Your task:
Copy each of the entries below word for word, keeping every line and line break unchanged.

Given information:
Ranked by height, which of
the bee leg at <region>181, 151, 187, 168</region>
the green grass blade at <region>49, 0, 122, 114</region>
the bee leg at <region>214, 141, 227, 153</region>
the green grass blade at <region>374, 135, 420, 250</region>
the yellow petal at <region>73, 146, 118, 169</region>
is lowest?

Answer to this exercise:
Ranked by height, which of
the bee leg at <region>181, 151, 187, 168</region>
the green grass blade at <region>49, 0, 122, 114</region>
the bee leg at <region>214, 141, 227, 153</region>
the green grass blade at <region>374, 135, 420, 250</region>
the yellow petal at <region>73, 146, 118, 169</region>
is lowest?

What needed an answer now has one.